The conversations at the tables had stopped as the other patrons watched the protestors go by. Those British and their passions! To foreigners living in London, they were an endless source of
amusement. Catching the eye of a gawping waiter, he ordered another coffee as the semi-organised shouting started up again.

Get a life, he thought. As far as he could see, the three women leading the chants were virtually the whole organisation, yet they were trying to cause him so much trouble. He felt the familiar
fury rising up inside him. It was ridiculous that he should have to waste his time on them; ridiculous but necessary – for his own sake and that of his comrades.

He fingered the leaflet that another protestor had dropped on his table as he had passed by. More slogans, more platitudes, more hopeless posturing:


Justice for the victims of the Ishaqi massacre!

Like the victims care any more, he thought.


STOP THE WAR!

I was there; you weren’t.


END THE MERCENARY KILLINGS!

The anger blossomed in his chest.
You don’t know what you’re talking about
.

Leaning down, he grabbed an anti-war flyer from the pavement, carefully folding it in half and then folding it in half again, before dropping it into his jacket pocket. The waiter arrived with
his fresh coffee. Downing it in one, he pulled out his wallet and fished out a five-pound note, which he placed under his saucer. Sitting back in his chair, he let the demonstration go past,
accompanied by the hooting of angry motorists and some pointing and laughter from a group of Arab customers enjoying their shisha pipes at the table beside him.

Pulling a cigarette from the packet of Royal Crown Blue sitting on the table, he lit it with a match and stuck it between his lips, inhaling deeply. Dropping the match in the ashtray, he rose
from the table, before starting slowly along the road, heading in the same direction as the protestors.

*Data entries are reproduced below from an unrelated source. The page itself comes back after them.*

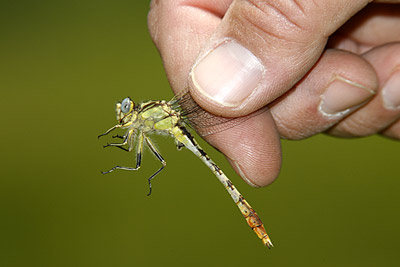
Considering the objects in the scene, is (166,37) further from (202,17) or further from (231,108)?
(231,108)

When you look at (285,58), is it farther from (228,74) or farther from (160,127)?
(160,127)

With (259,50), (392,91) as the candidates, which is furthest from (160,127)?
(392,91)

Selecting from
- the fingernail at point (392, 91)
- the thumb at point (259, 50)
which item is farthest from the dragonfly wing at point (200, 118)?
the fingernail at point (392, 91)

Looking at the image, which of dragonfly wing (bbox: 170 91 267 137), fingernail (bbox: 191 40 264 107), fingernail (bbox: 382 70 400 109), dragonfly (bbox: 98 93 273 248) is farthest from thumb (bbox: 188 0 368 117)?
fingernail (bbox: 382 70 400 109)

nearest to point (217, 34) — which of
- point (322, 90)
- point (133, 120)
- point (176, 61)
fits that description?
point (176, 61)

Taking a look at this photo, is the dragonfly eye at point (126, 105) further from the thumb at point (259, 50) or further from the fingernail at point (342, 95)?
the fingernail at point (342, 95)

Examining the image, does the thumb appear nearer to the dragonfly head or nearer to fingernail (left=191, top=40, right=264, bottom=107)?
fingernail (left=191, top=40, right=264, bottom=107)
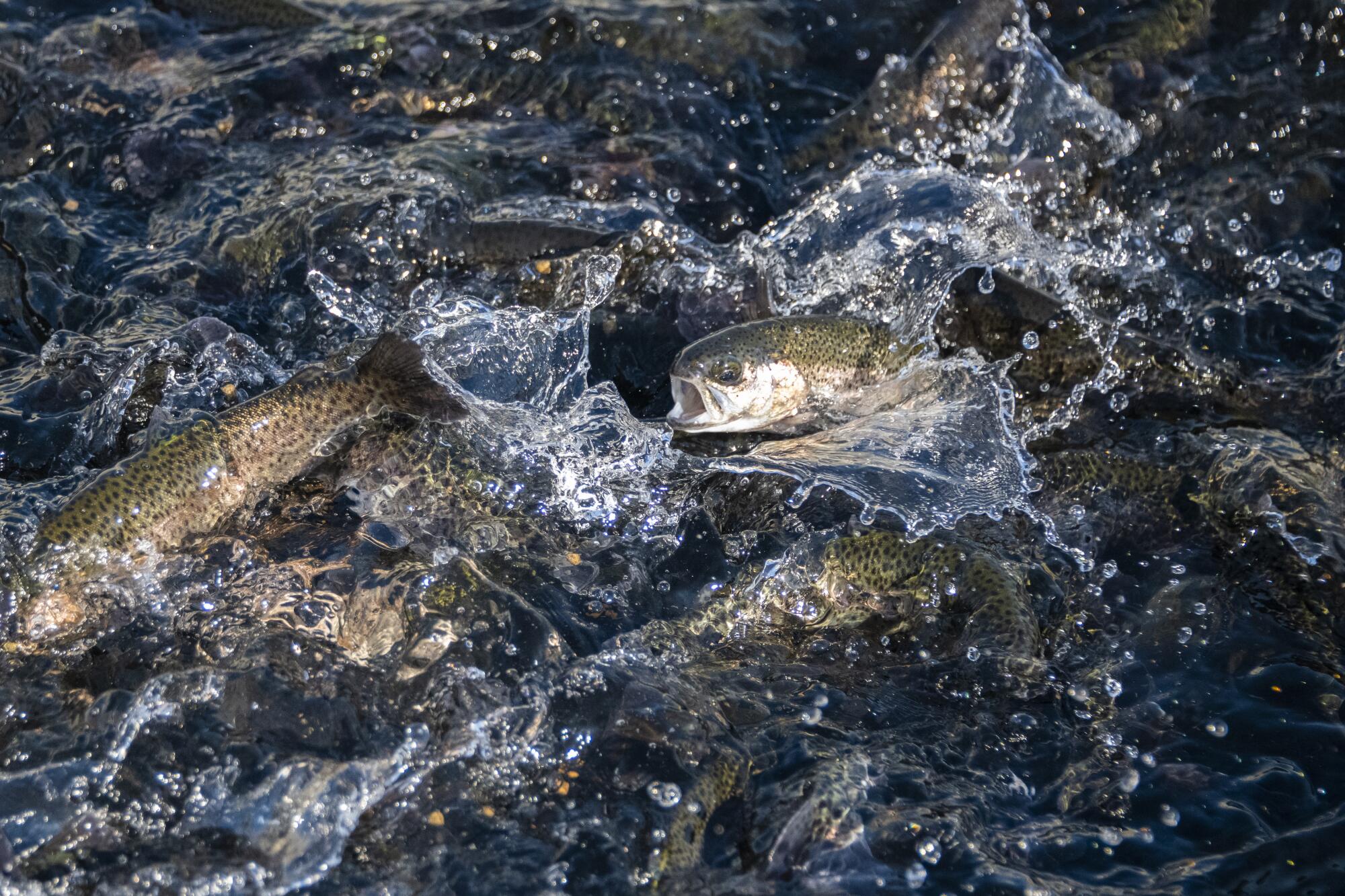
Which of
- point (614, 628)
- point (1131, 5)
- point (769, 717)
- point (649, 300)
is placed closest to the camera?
point (769, 717)

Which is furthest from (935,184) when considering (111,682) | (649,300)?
(111,682)

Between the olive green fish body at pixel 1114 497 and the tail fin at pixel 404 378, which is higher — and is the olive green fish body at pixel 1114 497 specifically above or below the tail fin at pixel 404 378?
below

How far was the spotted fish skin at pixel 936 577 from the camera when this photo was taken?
3.82 meters

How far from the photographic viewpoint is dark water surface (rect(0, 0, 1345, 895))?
10.3ft

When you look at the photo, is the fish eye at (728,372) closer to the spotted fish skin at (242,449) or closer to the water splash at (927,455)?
the water splash at (927,455)

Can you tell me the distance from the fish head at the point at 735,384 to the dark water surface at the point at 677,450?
0.46ft

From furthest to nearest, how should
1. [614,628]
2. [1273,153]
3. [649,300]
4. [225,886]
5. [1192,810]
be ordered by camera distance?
[1273,153] < [649,300] < [614,628] < [1192,810] < [225,886]

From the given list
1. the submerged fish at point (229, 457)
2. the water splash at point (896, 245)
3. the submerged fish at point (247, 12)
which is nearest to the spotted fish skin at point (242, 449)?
the submerged fish at point (229, 457)

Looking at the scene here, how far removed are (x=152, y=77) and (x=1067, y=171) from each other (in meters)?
5.27

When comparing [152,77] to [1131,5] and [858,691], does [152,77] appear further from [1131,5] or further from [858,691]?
[1131,5]

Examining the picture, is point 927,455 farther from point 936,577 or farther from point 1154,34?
point 1154,34

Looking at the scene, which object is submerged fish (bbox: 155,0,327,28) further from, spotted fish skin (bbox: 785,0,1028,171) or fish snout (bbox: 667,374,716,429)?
fish snout (bbox: 667,374,716,429)

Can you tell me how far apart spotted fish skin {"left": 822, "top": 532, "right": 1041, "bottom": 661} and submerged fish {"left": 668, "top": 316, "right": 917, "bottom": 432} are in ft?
2.36

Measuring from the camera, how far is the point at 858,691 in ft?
12.1
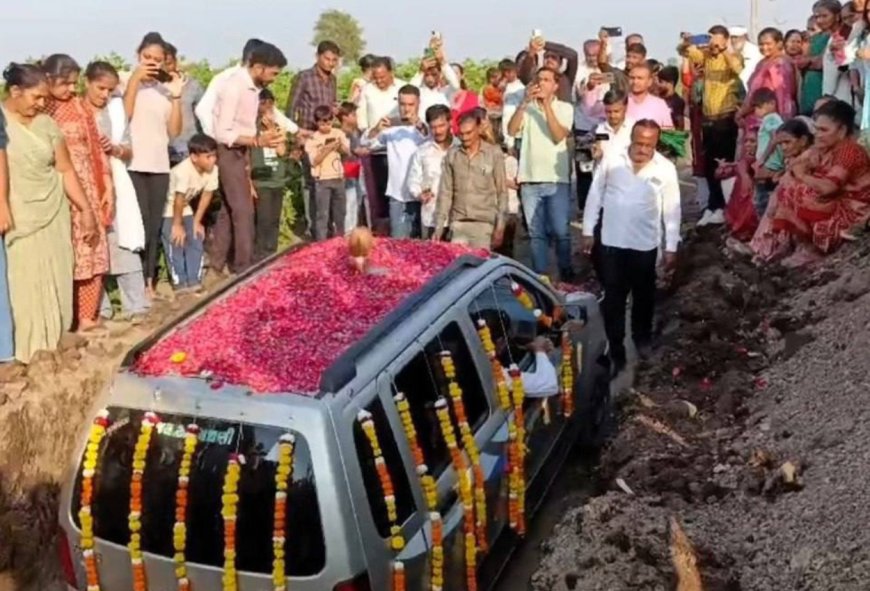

By the time he reached the park, the speeches were in full swing. Standing under a nearby tree, he smoked another cigarette, keeping a careful eye on the women as he tried to tune out the ritual
denunciations of America, Britain and every other tool of imperialism that they could lay their hands on.

Mercifully, the speeches ended before his packet of smokes was empty. He watched the women pack up their banner and say their goodbyes, before heading off in different directions. After a
moment’s thought, he decided to follow the older one. Once he knew where she lived, it would be time to begin.

 
EIGHTEEN

C
arlyle stood on the walkway that spiralled up the inside of the triangulated glass façade of City Hall, looking down into the foyer of the Greater London Assembly,
while listening to the clink of glasses and the hum of polite conversation from below. He had been scanning the room for several minutes now, without being able to find any sign of Simpson or her
husband. He had, however, seen the Mayor, Christian Holyrod, shoulder-to-shoulder with the man he assumed was the Chilean Ambassador, as they worked the room together.

The upper terrace had been closed off to the public for tonight’s event, so Carlyle found himself alone. As the Mayor stepped up on to a small raised platform to make some introductory
remarks, Carlyle turned his back on the throng to take in the views over the river towards the Tower of London. For the next few minutes, he let his mind wander. An occasional phrase drifted up
from the floor below but the words were no more than the usual trite nothings that accompanied events like this. He ignored them, as he watched the boats go by on the Thames, and reflected on his
previous dealings with the Mayor.

Christian Holyrod was a
Boy’s Own
story made flesh. That alone would have been enough for Carlyle to be deeply suspicious of the man, even before they crossed swords on what turned
out to be one of the more unpleasant cases he had recently had to deal with.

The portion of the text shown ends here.